Location: (my 2025 Google Reading map): USA (CA) and Saudi Arabia

SummaryWhen Sally Samuelson was eight years old, her golden boy brother Ellis went missing the summer he graduated high school. Ellis finally turned up at the bucolic Bug Hollow, a last gasp of the beautiful Northern California counterculture in the seventies. He had found joy in the communal life there, but died in a freak accident weeks later.

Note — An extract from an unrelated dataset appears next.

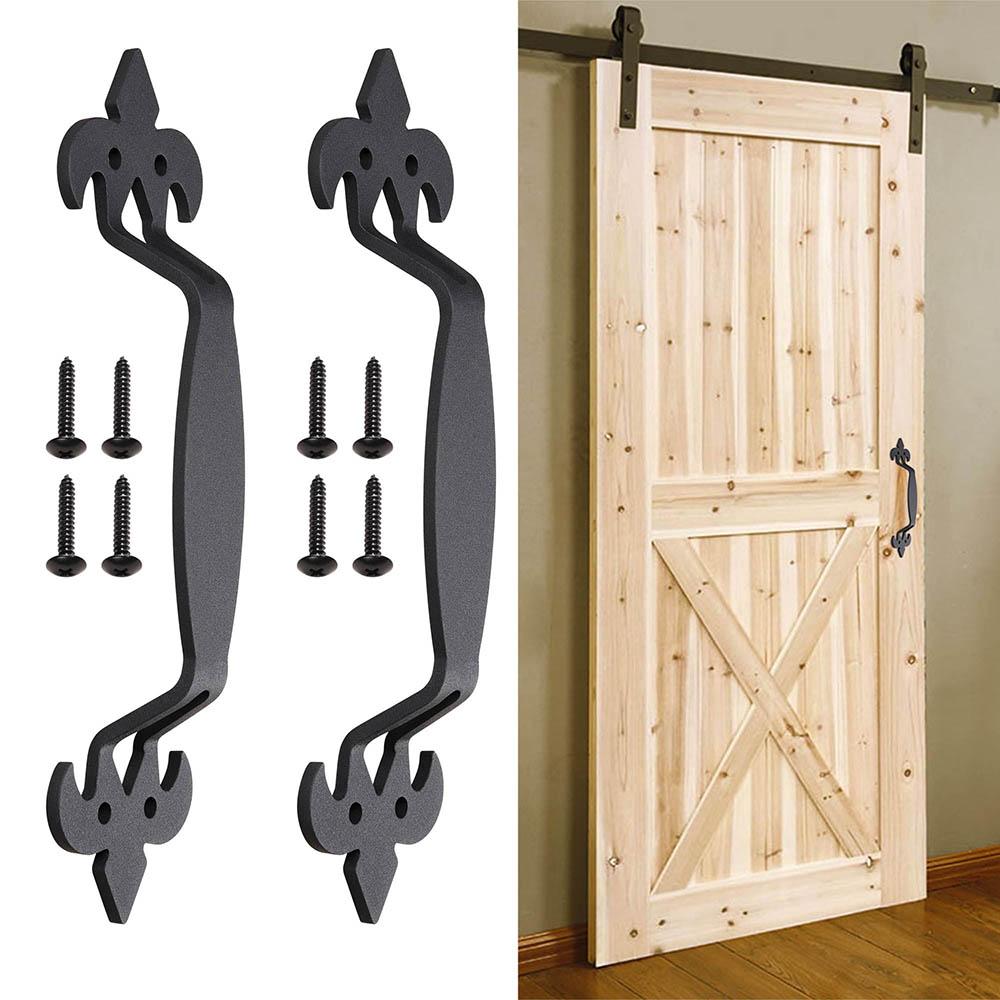 2x 11 Quot Sliding Barn Door Handle Vintage Cast Iron Pull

From that point, the world of the Samuelsons never spins on the same axis, especially after Julia, Ellis’s girlfriend from Bug Hollow, shows up pregnant on their doorstep. Each Samuelson has sought their own solace: Sybil Samuelson pours herself into teaching and numbing her pain after the loss of her beloved son; her husband, Phil, had found respite in a love that developed while he was working as an engineer in Saudi Arabia; Katie, the high achieving middle Samuelson, comes home to try and make peace with her mother after a cancer diagnosis. And Sally has become the de facto caretaker to Eva, the child Ellis never knew.

Review: This got a five-star review from a fellow blogger, so I was all in. I'm not going as far as 5 stars, but I really enjoyed it.

This novel is a commentary on family, both nuclear and extended, and the impact we have on each other. We can step up and be there for each other, be supportive, and make a positive impact, but we can also create havoc, concern, and frustration. Sometimes, we're all of the above.

Each section of the book covers a specific character's perspective, history, and actions, which brings everything together by the end of the book. I liked that since different people experience the same events differently, interpreting actions based on their own background and brining their own attitude and personality to the experience.

If you like family stories that are character and plot-driven, you'd probably like Bug Hollow. It is well written and a well-told story.